== What the task requires ==
Nothing but the line with "request_url: https://www.google.com/recaptcha/api2/aframe" and the lines after it, through the end of the records below, is to be repeated, exactly as it is.

== Task inputs ==
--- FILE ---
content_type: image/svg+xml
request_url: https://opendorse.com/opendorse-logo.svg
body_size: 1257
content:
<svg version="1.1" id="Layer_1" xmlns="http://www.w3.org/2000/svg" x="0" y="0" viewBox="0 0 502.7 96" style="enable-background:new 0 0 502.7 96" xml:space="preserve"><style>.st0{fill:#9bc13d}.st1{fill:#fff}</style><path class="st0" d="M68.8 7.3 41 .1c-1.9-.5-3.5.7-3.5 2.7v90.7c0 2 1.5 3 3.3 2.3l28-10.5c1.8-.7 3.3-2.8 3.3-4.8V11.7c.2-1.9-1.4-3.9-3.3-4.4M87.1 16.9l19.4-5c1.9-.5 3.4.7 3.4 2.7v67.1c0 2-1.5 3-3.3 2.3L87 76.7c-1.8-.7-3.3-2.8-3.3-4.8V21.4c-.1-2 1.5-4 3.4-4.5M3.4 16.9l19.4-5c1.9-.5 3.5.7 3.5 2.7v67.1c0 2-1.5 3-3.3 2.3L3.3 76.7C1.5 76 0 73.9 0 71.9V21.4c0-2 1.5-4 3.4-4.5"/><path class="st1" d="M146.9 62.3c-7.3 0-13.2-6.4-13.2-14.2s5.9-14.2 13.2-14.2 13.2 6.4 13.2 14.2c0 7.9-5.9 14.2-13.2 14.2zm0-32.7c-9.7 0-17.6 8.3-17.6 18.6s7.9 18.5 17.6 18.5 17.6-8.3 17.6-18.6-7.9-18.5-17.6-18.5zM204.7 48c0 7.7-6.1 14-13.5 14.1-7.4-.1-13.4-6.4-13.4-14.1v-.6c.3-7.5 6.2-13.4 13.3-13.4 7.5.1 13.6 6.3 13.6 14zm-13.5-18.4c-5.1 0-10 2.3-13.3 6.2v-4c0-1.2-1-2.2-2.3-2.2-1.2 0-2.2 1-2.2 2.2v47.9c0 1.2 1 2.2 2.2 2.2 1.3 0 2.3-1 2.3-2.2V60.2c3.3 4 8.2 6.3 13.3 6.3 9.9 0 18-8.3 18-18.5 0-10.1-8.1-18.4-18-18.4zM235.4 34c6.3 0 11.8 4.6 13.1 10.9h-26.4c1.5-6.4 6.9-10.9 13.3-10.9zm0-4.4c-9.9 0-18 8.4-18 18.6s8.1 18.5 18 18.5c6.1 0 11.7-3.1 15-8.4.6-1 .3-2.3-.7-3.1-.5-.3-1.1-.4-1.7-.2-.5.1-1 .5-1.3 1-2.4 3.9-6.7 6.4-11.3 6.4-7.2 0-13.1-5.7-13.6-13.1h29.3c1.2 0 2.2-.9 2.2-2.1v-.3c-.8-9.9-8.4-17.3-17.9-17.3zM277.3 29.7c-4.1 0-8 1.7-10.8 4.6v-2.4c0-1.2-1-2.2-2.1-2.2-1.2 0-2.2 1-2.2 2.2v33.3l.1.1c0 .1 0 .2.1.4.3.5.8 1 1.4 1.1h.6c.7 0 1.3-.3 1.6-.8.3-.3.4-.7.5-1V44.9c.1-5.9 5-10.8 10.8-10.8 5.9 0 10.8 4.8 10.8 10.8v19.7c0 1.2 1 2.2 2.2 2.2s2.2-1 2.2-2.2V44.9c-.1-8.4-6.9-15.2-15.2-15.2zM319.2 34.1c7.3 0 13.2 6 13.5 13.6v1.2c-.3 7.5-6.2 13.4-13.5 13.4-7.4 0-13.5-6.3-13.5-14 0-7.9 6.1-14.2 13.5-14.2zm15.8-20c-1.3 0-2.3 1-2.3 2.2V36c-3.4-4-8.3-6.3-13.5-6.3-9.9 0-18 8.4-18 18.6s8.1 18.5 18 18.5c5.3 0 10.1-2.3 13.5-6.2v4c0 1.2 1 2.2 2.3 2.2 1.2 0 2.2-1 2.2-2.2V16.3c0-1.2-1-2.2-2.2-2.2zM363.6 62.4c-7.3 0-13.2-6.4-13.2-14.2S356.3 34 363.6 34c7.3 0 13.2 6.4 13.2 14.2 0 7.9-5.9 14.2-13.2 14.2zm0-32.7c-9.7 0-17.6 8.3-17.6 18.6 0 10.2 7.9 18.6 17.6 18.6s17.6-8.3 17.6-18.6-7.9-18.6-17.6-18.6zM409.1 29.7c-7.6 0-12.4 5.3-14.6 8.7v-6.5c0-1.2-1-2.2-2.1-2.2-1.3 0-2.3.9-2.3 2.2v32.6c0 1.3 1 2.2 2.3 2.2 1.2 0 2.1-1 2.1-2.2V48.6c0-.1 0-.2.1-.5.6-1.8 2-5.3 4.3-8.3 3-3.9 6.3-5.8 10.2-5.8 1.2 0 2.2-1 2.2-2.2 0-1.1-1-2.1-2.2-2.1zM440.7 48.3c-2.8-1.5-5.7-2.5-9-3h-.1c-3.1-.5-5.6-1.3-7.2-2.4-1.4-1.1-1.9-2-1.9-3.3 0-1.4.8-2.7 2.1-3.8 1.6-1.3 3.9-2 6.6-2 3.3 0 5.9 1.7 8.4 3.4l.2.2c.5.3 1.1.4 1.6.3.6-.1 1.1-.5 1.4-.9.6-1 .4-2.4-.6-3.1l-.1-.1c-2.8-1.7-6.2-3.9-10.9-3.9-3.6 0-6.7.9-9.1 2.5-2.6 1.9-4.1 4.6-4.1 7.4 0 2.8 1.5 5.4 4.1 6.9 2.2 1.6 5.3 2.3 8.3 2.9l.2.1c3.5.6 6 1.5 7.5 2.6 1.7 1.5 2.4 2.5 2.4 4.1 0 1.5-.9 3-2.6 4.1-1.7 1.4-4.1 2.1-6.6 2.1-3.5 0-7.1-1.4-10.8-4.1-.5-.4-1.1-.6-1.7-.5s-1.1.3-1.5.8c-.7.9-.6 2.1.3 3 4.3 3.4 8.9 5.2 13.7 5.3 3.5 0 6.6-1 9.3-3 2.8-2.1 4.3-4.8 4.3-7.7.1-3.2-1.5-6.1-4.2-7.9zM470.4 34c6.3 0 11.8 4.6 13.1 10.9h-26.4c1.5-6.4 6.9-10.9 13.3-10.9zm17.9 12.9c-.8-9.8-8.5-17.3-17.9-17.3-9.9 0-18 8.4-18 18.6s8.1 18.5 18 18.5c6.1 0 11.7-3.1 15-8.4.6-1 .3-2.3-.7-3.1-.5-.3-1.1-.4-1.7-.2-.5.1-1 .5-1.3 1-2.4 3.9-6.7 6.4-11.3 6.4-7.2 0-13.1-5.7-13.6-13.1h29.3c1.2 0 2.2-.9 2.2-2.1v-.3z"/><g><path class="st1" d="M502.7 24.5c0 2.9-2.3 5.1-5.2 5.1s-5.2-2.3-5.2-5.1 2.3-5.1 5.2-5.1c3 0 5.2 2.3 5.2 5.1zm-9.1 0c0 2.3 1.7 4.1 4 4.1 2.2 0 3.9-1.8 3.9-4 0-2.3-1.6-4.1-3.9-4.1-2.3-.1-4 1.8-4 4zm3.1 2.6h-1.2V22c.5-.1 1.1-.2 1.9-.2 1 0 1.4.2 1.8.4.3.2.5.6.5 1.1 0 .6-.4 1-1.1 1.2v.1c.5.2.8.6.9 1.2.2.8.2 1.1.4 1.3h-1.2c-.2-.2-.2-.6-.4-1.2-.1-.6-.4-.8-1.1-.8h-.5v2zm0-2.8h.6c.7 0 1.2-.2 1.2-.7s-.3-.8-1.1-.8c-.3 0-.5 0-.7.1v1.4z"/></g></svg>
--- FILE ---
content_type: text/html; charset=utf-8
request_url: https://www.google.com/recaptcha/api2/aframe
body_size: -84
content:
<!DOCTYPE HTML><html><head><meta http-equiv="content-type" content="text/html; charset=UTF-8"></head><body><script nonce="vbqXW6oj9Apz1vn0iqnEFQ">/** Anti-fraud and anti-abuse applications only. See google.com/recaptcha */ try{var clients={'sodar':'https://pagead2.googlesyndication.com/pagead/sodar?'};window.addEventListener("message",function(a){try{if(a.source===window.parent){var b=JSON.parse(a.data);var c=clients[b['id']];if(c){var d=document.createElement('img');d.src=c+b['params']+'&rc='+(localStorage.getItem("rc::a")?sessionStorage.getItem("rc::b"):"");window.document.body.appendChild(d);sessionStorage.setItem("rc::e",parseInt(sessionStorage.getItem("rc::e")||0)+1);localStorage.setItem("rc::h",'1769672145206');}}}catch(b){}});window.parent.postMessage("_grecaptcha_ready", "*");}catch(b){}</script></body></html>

== Answer to the problem ==
request_url: https://www.google.com/recaptcha/api2/aframe
body_size: -84
content:
<!DOCTYPE HTML><html><head><meta http-equiv="content-type" content="text/html; charset=UTF-8"></head><body><script nonce="vbqXW6oj9Apz1vn0iqnEFQ">/** Anti-fraud and anti-abuse applications only. See google.com/recaptcha */ try{var clients={'sodar':'https://pagead2.googlesyndication.com/pagead/sodar?'};window.addEventListener("message",function(a){try{if(a.source===window.parent){var b=JSON.parse(a.data);var c=clients[b['id']];if(c){var d=document.createElement('img');d.src=c+b['params']+'&rc='+(localStorage.getItem("rc::a")?sessionStorage.getItem("rc::b"):"");window.document.body.appendChild(d);sessionStorage.setItem("rc::e",parseInt(sessionStorage.getItem("rc::e")||0)+1);localStorage.setItem("rc::h",'1769672145206');}}}catch(b){}});window.parent.postMessage("_grecaptcha_ready", "*");}catch(b){}</script></body></html>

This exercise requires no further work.